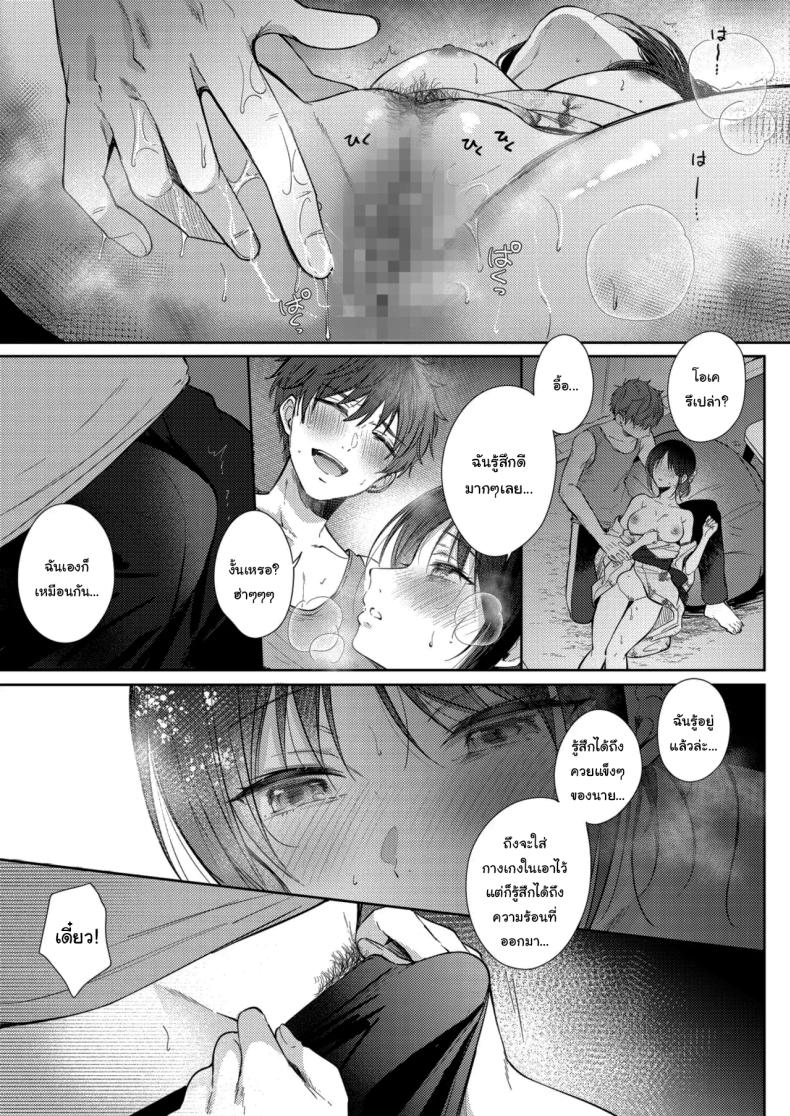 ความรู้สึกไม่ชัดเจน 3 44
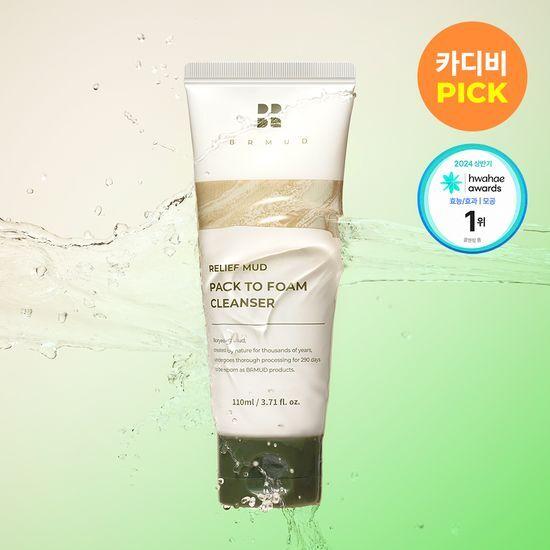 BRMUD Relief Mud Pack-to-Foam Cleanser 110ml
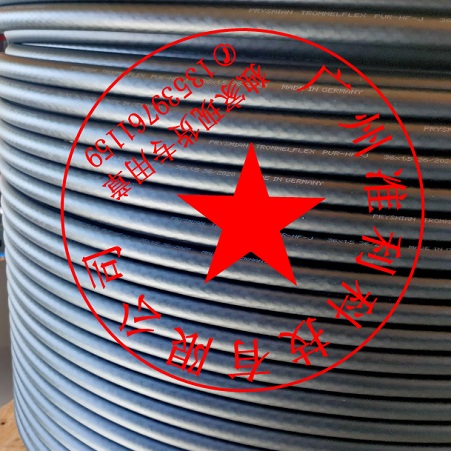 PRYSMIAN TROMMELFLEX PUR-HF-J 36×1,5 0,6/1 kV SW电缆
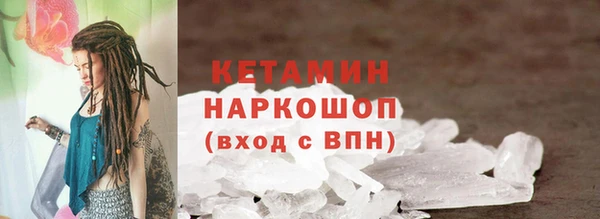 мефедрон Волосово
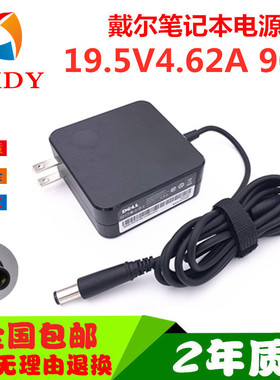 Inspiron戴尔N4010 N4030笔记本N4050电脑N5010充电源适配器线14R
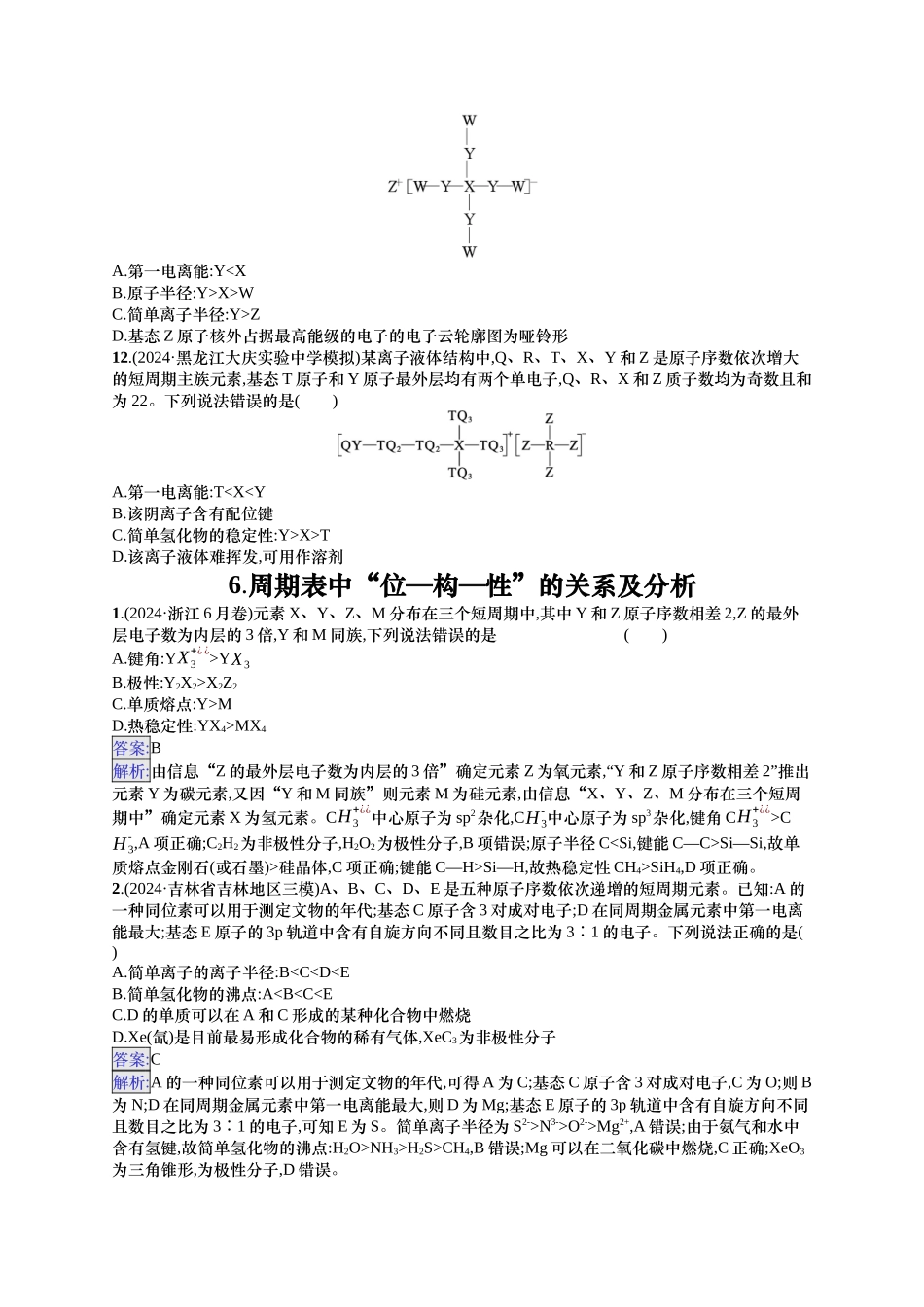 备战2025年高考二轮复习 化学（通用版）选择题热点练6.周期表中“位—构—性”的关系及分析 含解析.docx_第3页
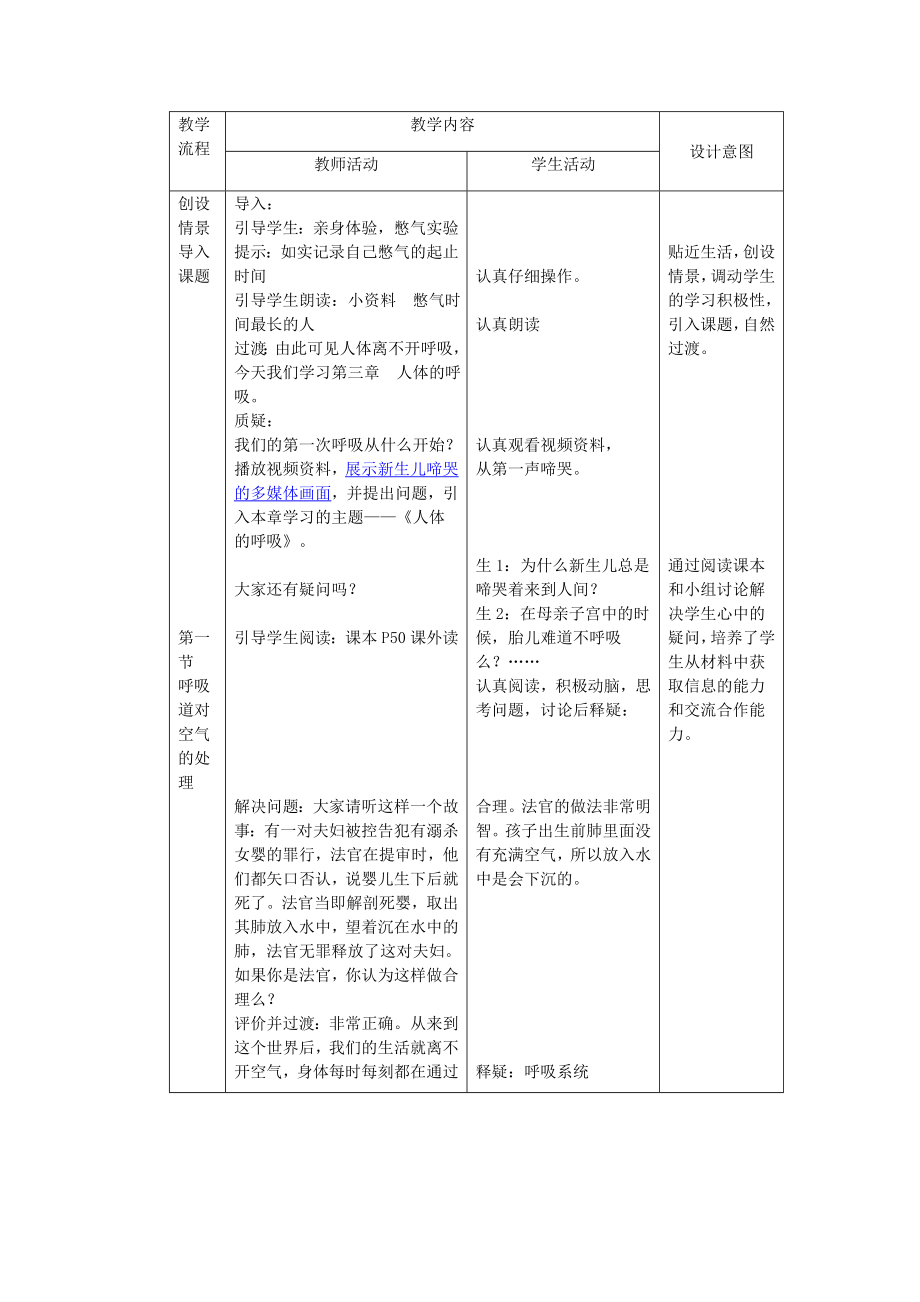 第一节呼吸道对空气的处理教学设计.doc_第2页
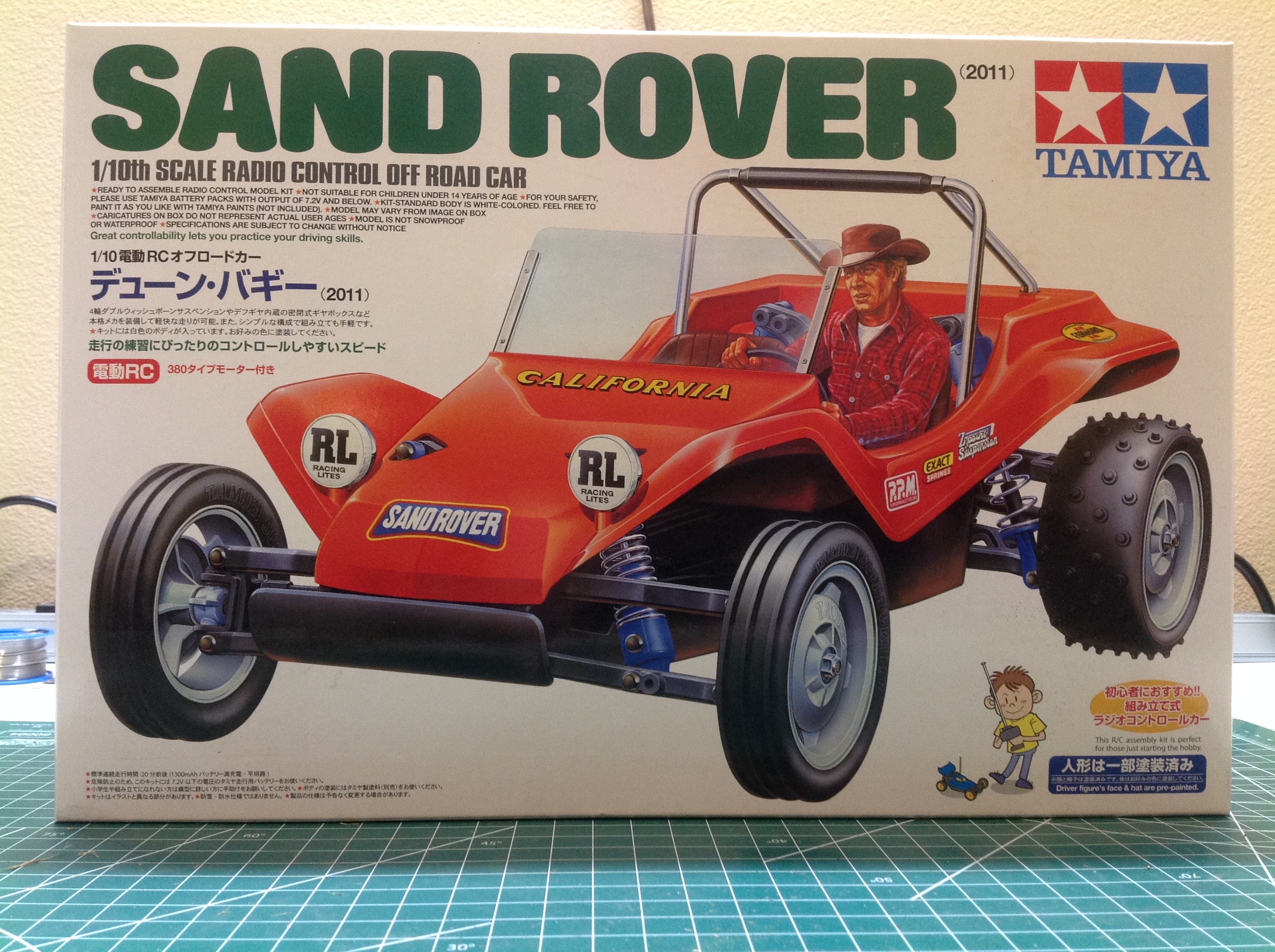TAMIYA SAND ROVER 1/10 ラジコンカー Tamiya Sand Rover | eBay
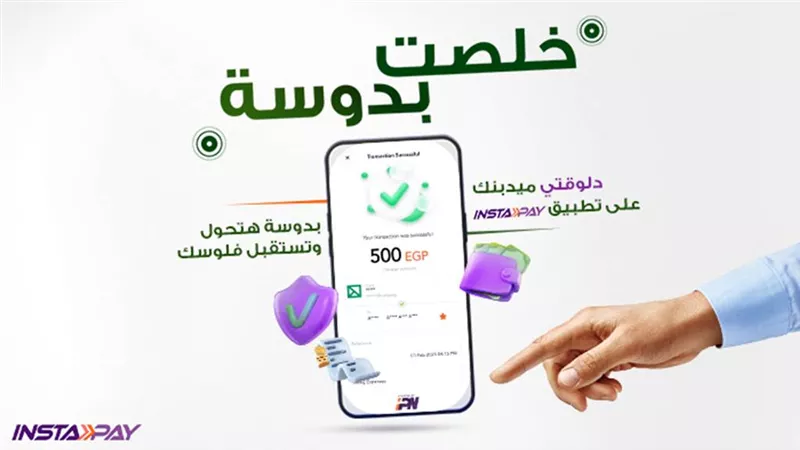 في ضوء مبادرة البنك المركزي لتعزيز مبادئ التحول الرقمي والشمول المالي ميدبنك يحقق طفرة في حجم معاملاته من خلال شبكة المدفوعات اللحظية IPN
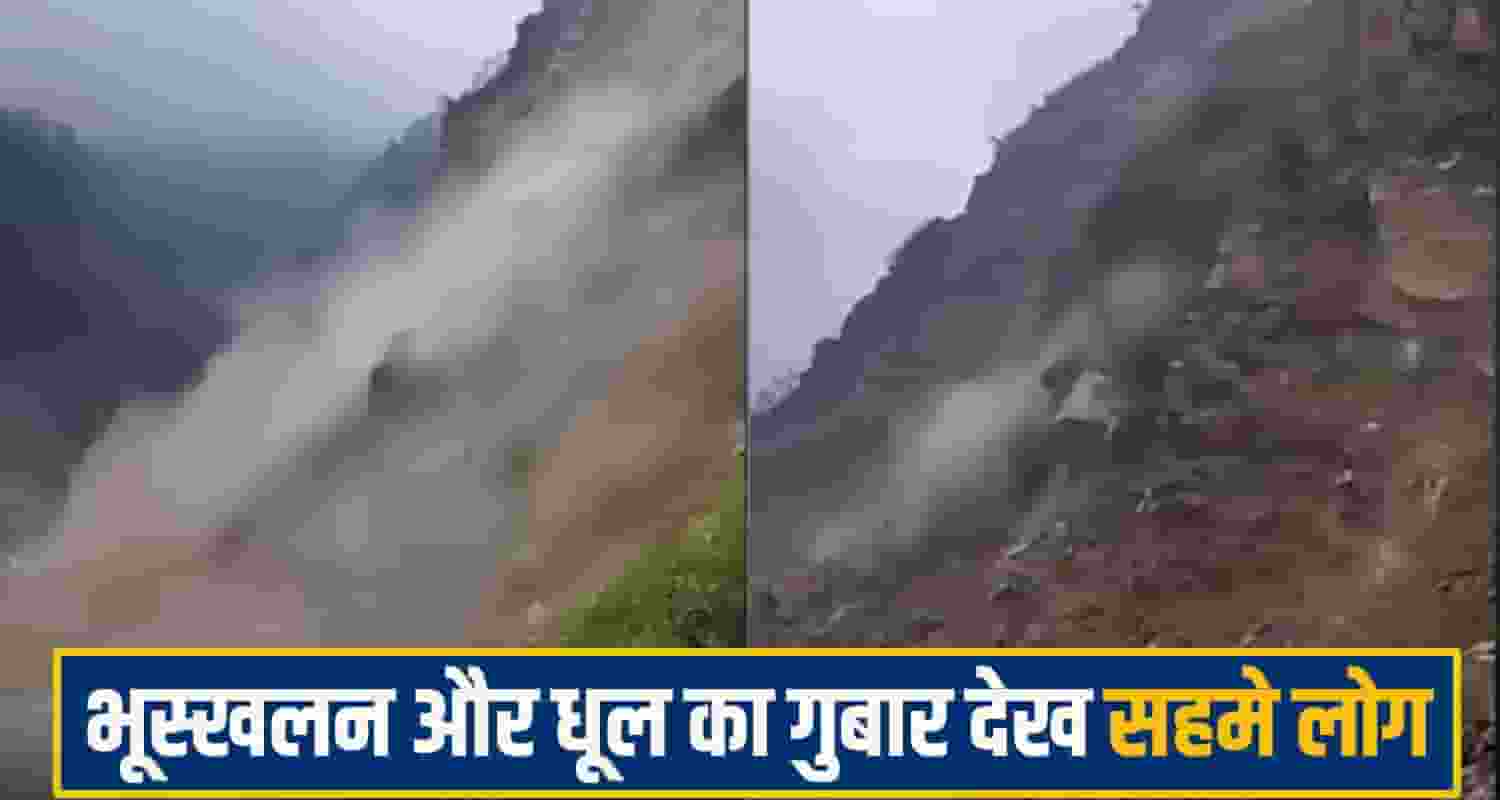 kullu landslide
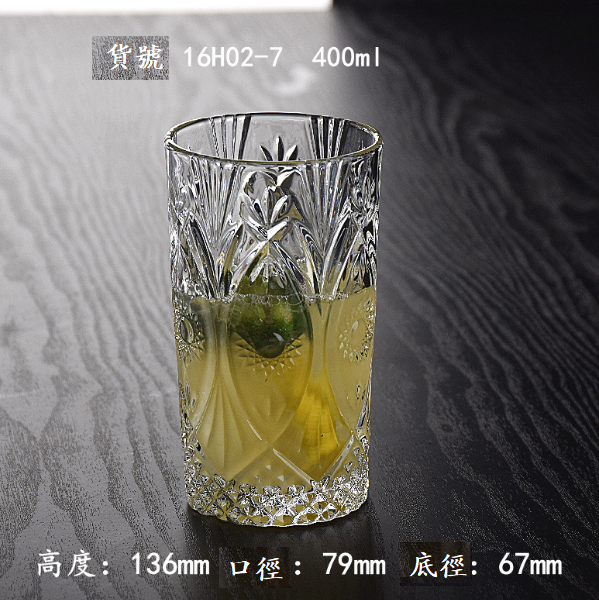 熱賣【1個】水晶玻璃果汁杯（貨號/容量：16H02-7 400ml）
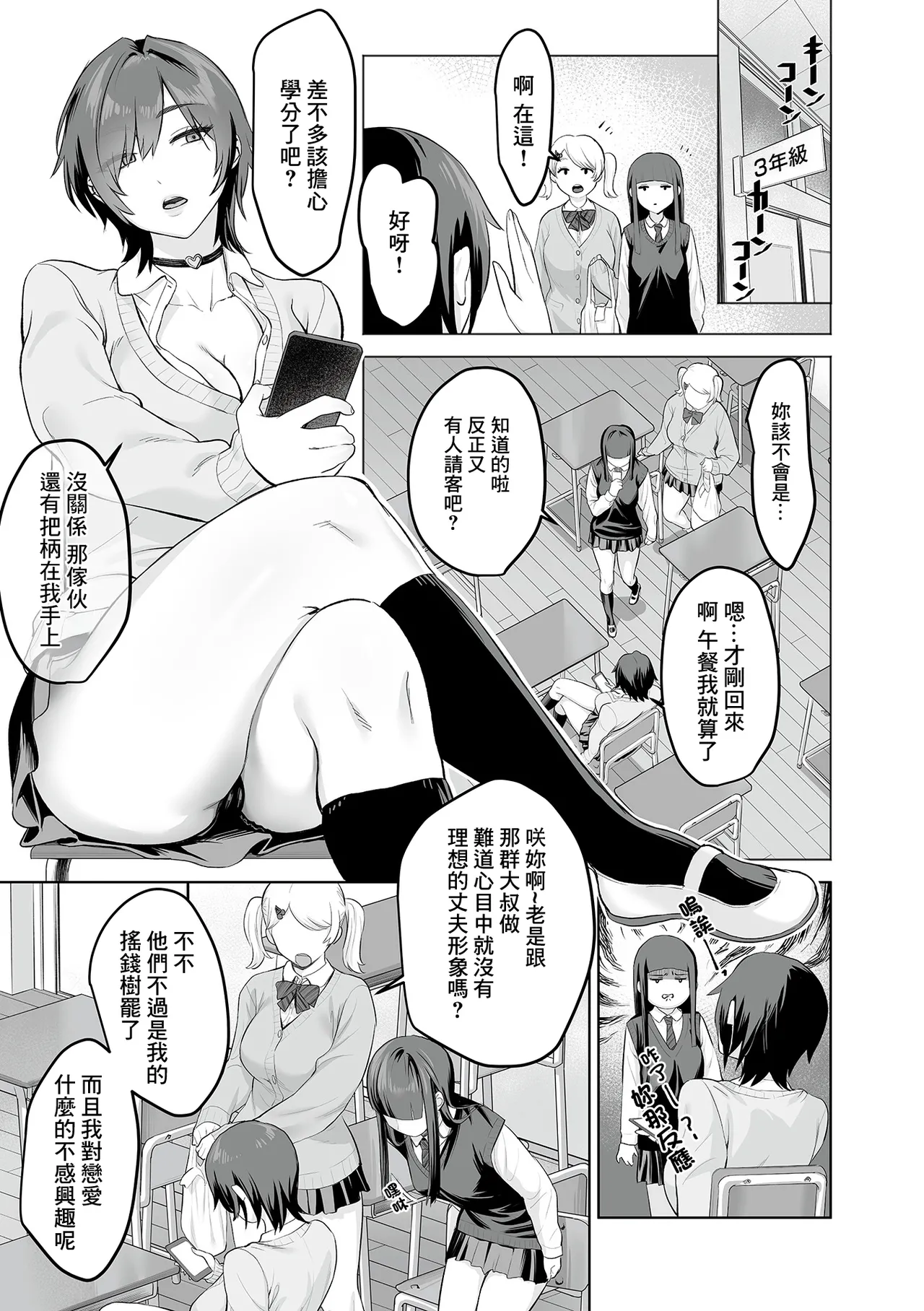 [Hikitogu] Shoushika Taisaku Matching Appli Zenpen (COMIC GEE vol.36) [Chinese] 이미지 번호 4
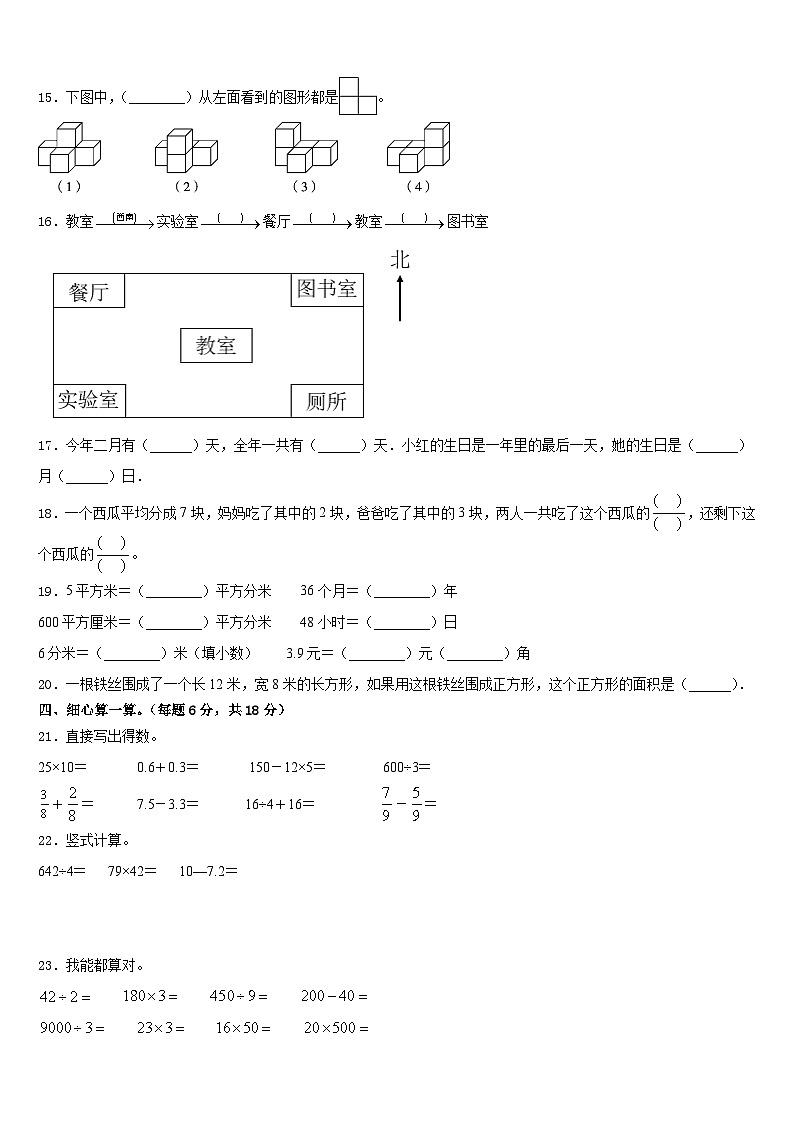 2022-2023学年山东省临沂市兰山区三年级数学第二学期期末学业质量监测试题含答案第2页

-- WORK REQUIRED --
Rewrite every line of the records with "110ml" replaced by "200ml" and nothing else changed. Omit the pictures from your answer.

-- ANSWER --
 ความรู้สึกไม่ชัดเจน 3 44
 BRMUD Relief Mud Pack-to-Foam Cleanser 200ml
 PRYSMIAN TROMMELFLEX PUR-HF-J 36×1,5 0,6/1 kV SW电缆
 мефедрон Волосово
 Inspiron戴尔N4010 N4030笔记本N4050电脑N5010充电源适配器线14R
 备战2025年高考二轮复习 化学（通用版）选择题热点练6.周期表中“位—构—性”的关系及分析 含解析.docx_第3页
 第一节呼吸道对空气的处理教学设计.doc_第2页
TAMIYA SAND ROVER 1/10 ラジコンカー Tamiya Sand Rover | eBay
 في ضوء مبادرة البنك المركزي لتعزيز مبادئ التحول الرقمي والشمول المالي ميدبنك يحقق طفرة في حجم معاملاته من خلال شبكة المدفوعات اللحظية IPN
 kullu landslide
 熱賣【1個】水晶玻璃果汁杯（貨號/容量：16H02-7 400ml）
 [Hikitogu] Shoushika Taisaku Matching Appli Zenpen (COMIC GEE vol.36) [Chinese] 이미지 번호 4
 2022-2023学年山东省临沂市兰山区三年级数学第二学期期末学业质量监测试题含答案第2页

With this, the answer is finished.